Most of the Canal regulars have been concentrating on the schools of albies that are ranging throughout the land cut, starting at the west end as they follow the east current towards Sagamore and then moving back to the west when the current changes. Mike Thomas emphasized that these are big fish, with stories of anglers unable to handle one while using your typical Canal stick in the 11-foot range and big reel filled with 40 to 50-pound braid. At the moment, there is no need to match the bait that the albies are feeding on, including peanut bunker, baby herring, sand eels, and silversides, as folks are using two to two-and-half ounce metal jigs to reach the fish and they are taking even larger lures with abandon. The case is the same with Canal albies as it is everywhere else: find the concentrations of bait and the odds are the fish will, too; predicting their precise movement based on tides is very tough, although you can get a general sense of where they are going to start.

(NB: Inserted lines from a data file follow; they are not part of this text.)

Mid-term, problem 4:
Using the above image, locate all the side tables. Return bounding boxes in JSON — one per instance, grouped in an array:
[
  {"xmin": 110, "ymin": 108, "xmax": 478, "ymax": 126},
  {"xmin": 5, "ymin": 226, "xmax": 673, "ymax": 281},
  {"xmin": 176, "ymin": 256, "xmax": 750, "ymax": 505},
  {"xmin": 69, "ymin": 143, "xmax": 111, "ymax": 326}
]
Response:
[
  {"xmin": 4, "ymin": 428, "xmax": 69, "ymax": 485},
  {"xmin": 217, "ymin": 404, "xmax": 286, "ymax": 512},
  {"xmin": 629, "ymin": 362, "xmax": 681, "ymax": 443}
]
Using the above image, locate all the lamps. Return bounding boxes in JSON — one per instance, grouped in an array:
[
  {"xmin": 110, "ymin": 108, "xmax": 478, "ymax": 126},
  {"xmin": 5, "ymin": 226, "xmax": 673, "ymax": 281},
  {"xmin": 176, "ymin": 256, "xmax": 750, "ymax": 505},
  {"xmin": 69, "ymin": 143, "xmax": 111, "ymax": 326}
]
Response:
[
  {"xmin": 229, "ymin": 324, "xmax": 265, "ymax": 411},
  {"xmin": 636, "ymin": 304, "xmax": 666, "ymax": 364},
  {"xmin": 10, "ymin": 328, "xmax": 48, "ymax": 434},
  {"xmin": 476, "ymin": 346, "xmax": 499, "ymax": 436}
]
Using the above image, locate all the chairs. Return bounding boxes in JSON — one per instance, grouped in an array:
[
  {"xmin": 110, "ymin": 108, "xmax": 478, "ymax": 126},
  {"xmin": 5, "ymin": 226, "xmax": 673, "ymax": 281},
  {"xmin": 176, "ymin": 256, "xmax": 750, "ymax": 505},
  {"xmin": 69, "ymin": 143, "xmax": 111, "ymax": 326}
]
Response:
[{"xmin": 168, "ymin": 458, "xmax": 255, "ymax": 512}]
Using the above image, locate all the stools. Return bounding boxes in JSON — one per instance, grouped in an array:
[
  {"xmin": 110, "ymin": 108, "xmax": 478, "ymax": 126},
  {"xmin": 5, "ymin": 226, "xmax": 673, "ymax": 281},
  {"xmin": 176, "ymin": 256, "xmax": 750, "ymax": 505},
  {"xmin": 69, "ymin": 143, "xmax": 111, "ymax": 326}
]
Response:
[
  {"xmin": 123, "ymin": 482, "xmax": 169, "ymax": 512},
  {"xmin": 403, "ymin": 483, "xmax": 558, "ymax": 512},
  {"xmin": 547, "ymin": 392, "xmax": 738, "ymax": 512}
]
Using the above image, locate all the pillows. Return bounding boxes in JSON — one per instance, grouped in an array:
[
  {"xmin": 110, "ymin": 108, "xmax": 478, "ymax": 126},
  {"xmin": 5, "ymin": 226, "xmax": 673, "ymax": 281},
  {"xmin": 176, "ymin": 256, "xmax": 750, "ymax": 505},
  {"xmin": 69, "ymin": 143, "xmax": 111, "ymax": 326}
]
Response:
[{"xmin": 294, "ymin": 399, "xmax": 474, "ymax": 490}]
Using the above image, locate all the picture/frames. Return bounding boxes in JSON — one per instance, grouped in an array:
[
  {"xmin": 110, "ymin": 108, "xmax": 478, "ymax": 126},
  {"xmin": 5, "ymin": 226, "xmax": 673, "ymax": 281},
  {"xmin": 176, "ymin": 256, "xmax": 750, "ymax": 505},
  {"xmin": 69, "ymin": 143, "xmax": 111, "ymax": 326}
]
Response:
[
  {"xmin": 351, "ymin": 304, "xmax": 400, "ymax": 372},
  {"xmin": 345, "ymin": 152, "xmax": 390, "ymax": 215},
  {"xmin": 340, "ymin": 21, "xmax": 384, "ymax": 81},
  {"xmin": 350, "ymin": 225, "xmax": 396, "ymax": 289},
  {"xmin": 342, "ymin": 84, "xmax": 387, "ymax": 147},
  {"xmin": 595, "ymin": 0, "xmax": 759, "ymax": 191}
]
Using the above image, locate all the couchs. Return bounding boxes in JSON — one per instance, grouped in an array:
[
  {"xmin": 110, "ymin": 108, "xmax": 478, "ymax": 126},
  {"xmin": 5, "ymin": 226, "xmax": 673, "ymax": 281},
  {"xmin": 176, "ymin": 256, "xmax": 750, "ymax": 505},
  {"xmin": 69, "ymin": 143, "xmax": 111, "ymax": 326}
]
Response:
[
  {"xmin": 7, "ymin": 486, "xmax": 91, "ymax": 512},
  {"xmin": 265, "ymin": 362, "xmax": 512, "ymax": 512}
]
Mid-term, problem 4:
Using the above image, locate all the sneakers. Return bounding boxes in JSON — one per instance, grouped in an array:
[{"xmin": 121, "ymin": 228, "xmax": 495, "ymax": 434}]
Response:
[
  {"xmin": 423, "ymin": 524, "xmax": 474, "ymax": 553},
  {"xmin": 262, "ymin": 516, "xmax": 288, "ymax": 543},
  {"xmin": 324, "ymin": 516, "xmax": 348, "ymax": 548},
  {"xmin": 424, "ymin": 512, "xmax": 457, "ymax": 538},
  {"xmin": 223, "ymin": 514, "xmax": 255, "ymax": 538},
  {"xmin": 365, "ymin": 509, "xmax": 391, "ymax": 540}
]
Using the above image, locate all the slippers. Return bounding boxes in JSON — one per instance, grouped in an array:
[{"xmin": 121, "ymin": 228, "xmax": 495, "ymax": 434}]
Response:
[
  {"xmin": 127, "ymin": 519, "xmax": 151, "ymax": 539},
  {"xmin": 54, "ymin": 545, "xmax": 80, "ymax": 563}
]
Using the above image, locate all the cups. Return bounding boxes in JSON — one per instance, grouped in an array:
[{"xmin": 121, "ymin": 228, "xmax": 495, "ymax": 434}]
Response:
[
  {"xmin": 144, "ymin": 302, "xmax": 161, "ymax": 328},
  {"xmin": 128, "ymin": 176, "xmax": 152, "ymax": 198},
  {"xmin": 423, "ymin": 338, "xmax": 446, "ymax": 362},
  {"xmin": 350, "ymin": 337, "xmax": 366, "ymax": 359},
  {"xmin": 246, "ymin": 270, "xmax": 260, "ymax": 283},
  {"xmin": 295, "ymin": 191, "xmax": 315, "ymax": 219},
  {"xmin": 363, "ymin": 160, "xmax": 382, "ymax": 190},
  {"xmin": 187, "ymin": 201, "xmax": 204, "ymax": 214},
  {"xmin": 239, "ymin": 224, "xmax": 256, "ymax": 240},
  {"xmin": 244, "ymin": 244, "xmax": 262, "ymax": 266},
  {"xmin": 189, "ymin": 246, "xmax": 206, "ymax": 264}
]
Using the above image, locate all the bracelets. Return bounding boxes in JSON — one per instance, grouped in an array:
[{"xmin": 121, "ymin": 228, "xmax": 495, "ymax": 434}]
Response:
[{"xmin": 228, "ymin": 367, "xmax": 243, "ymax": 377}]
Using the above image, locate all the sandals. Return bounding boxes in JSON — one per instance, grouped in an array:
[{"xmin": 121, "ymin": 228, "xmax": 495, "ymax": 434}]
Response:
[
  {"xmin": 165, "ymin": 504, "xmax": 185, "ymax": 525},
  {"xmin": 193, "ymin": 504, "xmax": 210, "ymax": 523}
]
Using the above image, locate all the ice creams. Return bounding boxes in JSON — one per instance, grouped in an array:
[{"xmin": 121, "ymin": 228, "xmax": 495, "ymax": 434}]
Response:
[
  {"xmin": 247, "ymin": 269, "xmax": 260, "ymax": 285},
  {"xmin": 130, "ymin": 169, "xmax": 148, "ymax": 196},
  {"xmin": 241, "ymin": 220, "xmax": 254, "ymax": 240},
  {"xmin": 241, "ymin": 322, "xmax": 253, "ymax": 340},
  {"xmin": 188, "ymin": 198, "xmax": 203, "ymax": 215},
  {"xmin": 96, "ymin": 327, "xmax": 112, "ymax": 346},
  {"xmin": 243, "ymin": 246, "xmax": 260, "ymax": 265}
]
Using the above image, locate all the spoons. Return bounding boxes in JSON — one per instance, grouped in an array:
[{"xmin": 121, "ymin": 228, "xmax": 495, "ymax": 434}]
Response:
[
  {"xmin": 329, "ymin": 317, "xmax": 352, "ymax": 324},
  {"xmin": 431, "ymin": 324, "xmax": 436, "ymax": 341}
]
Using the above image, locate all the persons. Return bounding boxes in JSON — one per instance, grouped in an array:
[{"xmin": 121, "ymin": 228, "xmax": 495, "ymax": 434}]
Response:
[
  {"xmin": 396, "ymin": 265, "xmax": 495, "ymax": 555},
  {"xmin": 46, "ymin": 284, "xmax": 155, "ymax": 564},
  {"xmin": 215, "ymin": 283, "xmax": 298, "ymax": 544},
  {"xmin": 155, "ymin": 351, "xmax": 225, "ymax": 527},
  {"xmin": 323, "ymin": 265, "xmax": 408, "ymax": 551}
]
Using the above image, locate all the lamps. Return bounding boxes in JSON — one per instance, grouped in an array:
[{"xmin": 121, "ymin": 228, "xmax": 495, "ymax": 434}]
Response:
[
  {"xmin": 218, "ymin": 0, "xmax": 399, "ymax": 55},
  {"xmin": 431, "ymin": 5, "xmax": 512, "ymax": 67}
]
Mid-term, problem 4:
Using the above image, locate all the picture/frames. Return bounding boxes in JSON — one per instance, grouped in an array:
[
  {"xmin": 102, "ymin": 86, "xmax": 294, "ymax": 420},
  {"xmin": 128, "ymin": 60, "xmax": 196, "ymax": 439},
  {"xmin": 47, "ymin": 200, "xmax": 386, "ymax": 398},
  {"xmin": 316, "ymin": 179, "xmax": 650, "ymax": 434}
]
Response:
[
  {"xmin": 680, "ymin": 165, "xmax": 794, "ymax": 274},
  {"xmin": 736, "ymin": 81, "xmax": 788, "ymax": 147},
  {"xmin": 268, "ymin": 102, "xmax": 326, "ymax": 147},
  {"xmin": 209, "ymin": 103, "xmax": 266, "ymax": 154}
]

Bass fishing in the Canal has been OK, with a topwater bite in the morning and then again in the evening, with mobility critical since you never know where they are going to show up on any day. That said, the east end is definitely fish better, with some bass moving up as far as the herring run. There are still schools of mackerel around feeding on all of the small bait, making mackerel pattern and white plugs a good place to start. When the fish are on the few schools of pogies, then switching to yellow or any of the paint jobs out there used to match adult menhaden is the way to go.
Starting this weekend, another set of breaking tides is in the offering, which means that the shores will be crowded with anglers looking to try their luck with what they hope will be another push of bigger fish into the land cut from Cape Cod Bay. Most of the bass caught this week have been from large schoolies to 12 to 15-pounds; low 20-pounds has been a good fish, with Bruce Miller weighing in a 32-pounder earlier in the week.
There are bluefish around, making short order of soft plastics, especially when folks are swimming them rather than letting them go to the bottom where they are jigged like bucktails. Unfortunately, the blues will also make short work of a soft plastic that is combined with a jighead when it is ripped through the water once it has been fished far enough downstream and must be retrieved to avoid hanging up.
Some folks are also still fishing eels around the bridges and the Cribbin’, while others are using unweighted, larger soft plastics in the same way: drifting them in the current unweighted or with a weighted swimbait hook. If you are using the real thing, then having an assortment of rubbercore sinkers is important to deal with different stages of the current.